Publication Type : Journal Article

Publisher : Journal of Chemical Physics

Source : Journal of Chemical Physics, 139, 174104, 2014

Url : https://pubs.aip.org/aip/jcp/article-abstract/139/24/244104/566847/Propensity-approach-to-nonequilibrium?redirectedFrom=fulltext

Campus : Coimbatore

School : School of Artificial Intelligence

Center : Center for Computational Engineering and Networking

Year : 2014

Abstract : In this work, we develop an approach to nonequilibrium thermodynamics of an open chemical reaction network in terms of the elementary reaction propensities.

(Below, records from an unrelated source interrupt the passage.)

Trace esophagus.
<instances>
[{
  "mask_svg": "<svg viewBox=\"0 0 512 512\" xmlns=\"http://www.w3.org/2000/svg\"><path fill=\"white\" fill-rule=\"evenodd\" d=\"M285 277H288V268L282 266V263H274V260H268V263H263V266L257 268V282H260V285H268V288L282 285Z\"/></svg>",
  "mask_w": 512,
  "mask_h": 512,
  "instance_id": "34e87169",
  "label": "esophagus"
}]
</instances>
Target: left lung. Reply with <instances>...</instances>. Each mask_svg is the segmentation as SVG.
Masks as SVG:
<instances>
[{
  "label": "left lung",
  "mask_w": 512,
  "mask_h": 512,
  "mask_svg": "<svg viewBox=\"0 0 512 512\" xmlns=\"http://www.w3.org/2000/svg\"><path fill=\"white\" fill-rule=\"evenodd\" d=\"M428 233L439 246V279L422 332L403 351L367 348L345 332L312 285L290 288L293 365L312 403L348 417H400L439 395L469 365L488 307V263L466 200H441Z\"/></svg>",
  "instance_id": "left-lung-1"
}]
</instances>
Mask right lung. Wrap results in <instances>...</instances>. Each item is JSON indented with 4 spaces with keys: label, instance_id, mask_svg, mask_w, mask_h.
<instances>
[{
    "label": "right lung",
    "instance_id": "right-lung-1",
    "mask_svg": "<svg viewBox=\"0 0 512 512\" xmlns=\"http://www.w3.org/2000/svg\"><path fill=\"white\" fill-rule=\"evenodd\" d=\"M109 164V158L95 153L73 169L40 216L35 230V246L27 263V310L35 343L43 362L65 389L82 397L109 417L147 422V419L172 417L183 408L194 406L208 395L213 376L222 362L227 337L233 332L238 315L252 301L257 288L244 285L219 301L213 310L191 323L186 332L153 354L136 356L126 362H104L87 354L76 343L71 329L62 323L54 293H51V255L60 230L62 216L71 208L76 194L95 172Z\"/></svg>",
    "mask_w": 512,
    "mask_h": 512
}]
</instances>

The method is akin to the microscopic formulation of the dissipation function in terms of the Kullback-Leibler distance of phase space trajectories in Hamiltonian system. The formalism is applied to a single oligomeric enzyme kinetics at chemiostatic condition that leads the reaction system to a nonequilibrium steady state, characterized by a positive total entropy production rate. Analytical expressions are derived, relating the individual reaction contributions towards the total entropy production rate with experimentally measurable reaction velocity. Taking a real case of Escherichia coli β-galactosidase enzyme obeying Michaelis-Menten kinetics, we thoroughly analyze the temporal as well as the steady state behavior of various thermodynamic quantities for each elementary reaction. This gives a useful insight in the relative magnitudes of various energy terms and the dissipated heat to sustain a steady state of the reaction system operating far-from-equilibrium. It is also observed that, the reaction is entropy-driven at low substrate concentration and becomes energy-driven as the substrate concentration rises.

Cite this Research Publication : Propensity approach to non-equilibrium thermodynamics of a chemical reaction network: Controlling single E-coli beta-galactosidase enzyme catalysis through the elementary reaction step, B. Das, K. Banerjee, and G. Gangopadhyay, Journal of Chemical Physics, 139, 174104, 2014.